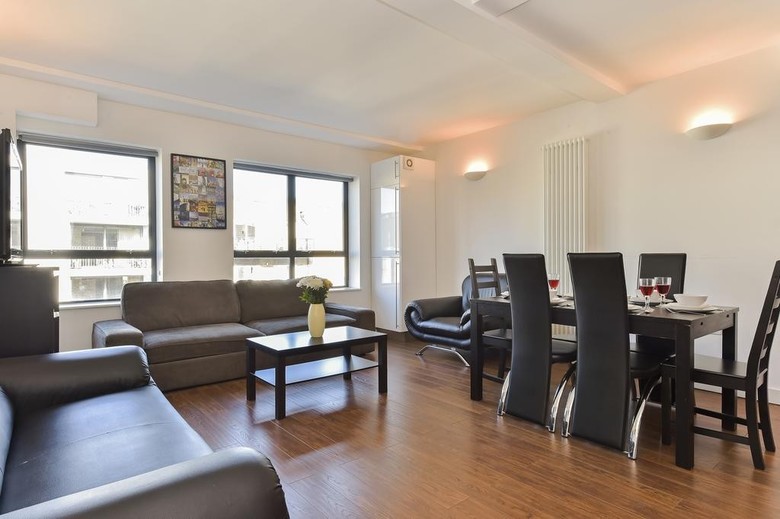 Old Street Apartments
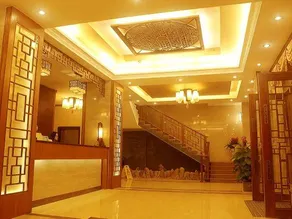 Honghua Hotel - Image 5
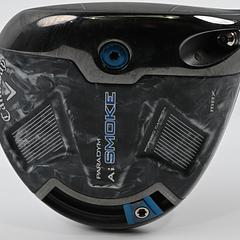 Callaway Paradym Ai Smoke Max Driver / 10.5 Degree / Stiff Flex Kai'li Blue 60 - Image 2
——————————
■ **Brief**
Make an exact copy of all the material, but keep the pictures out of it.

■ **The answer**
 Old Street Apartments
 Honghua Hotel - Image 5
 Callaway Paradym Ai Smoke Max Driver / 10.5 Degree / Stiff Flex Kai'li Blue 60 - Image 2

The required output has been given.